Las Vegas homebuilders’ sales have been sliding lately as prices keep rising, a new report shows, mirroring housing markets across the country.

Builders reported 1,085 net sales — newly signed purchase contracts minus cancellations — in Southern Nevada in May, the second consecutive month-to-month drop and the lowest tally this year, according to Las Vegas housing tracker Andrew Smith, president of Home Builders Research.

Homebuilders continue to raise base asking prices, and the median sales price for closed transactions in May was $402,990, an all-time high, according to the firm’s records going back to 1990, Smith reported.

He attributed the higher prices to builders’ increased costs and the “hot” housing market.

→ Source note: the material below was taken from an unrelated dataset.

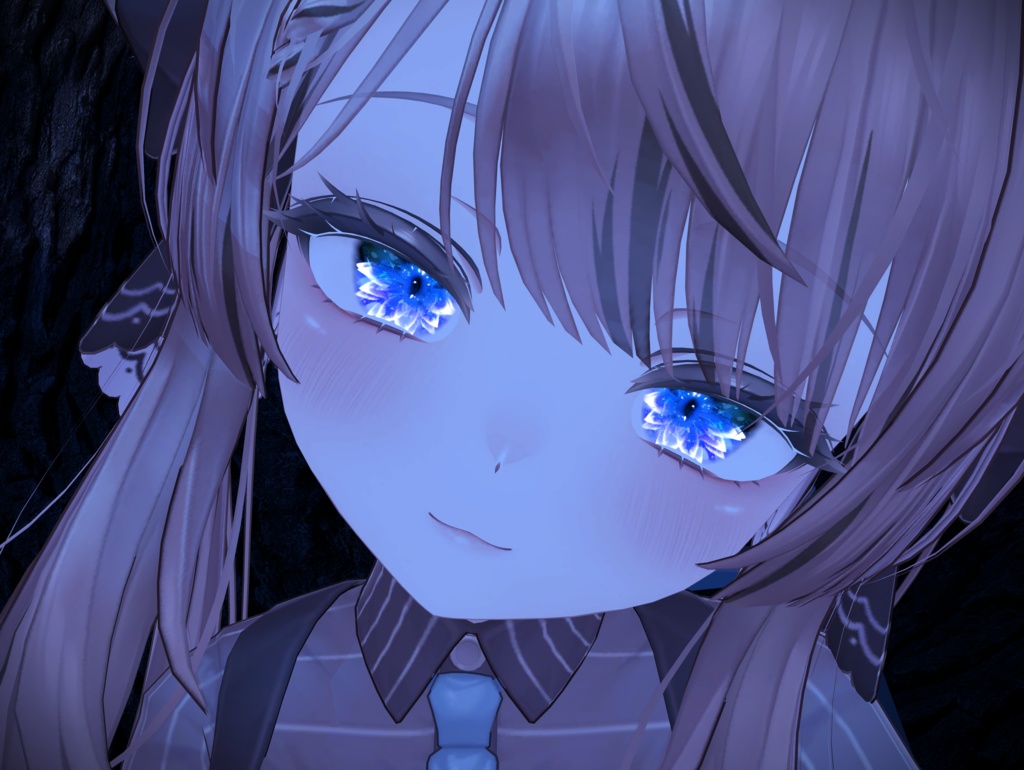 【9アバター対応:瞳テクスチャ】Sparkle Flower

Housing markets across the United States accelerated in recent months with rapid sales and rising prices, fueled largely by rock-bottom mortgage rates that have let people lock in lower monthly payments and stretch their budgets. In Southern Nevada, median resale prices have set all-time highs practically every month, and buyers have flooded properties with offers.

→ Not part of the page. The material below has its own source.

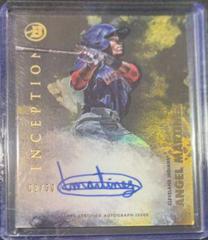 Angel Martinez [Gold] Baseball Cards 2021 Bowman Inception Autographs Prices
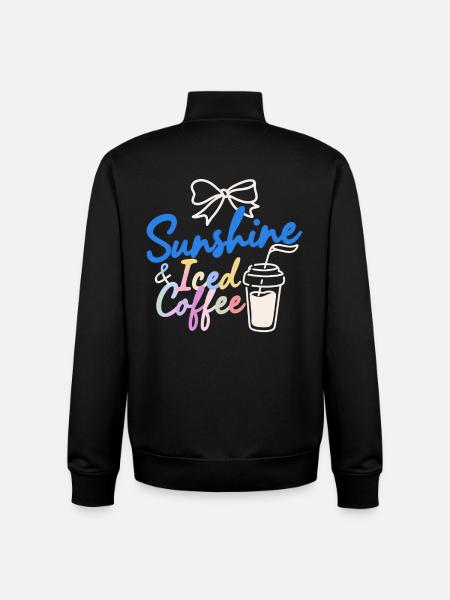 Summer Sun Holidays - Unisex Organic Zip Sweatshirt by Stanley/Stella - black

Amid the surge of demand, local builders have regularly raised prices and put house hunters on waiting lists. At least one developer, KB Home, has drawn names to select buyers, telling the Review-Journal in April that it does this at certain communities where “demand greatly exceeds supply” and that it’s a “fair and equitable way to proceed.”

Locally and nationally, however, housing has been showing some signs of a cooldown lately during the normally busy spring buying season.

“The housing market was going 100 miles per hour, and now it’s down to 80,” Daryl Fairweather, chief economist of listing site Redfin, said in a report in early June.

Slowing sales

Nationwide, the pace of homebuilders’ sales last month fell 5.9 percent from April to the slowest rate in a year, according to a recent federal report. The median sales price last month, $374,400, was up just over 18 percent from May of last year.

Resales have also slowed, as the National Association of Realtors recently reported that sales of previously owned homes fell for the fourth consecutive month in May.

According to the association, the median sales price last month, $350,300, and year-over-year price jump, 23.6 percent, were both record highs since 1999.

In Southern Nevada, resales have fallen the past few months, and the tally of available listings, while still low, has ticked higher, according to figures from trade association Las Vegas Realtors.

Moreover, customer traffic for local homebuilders in May was down 25 percent from its recent peak, set in March, Smith recently told the Review-Journal.

A ‘blip’

In his latest report, Smith wrote that builders often hold back the number of lots they release for sale to help ensure “acceptable” completion times.

Construction costs have climbed, and builders do not want to lock in a price on a home that they can’t start relatively quickly, as they may lose profit margins if it costs more than expected to build the house after the buyer signs a sales contract, he added.

Despite the recent pullback, homebuilders’ sales this year far exceed 2020 levels. Builders reported 6,413 net sales this year through May, up 60 percent from the same stretch last year, according to Smith.

He also noted that sales activity was picking up after a two-week “lull.”

Overall, the recent slowdown seems to be “more of a ‘blip’ rather than a sustained trend,” he wrote.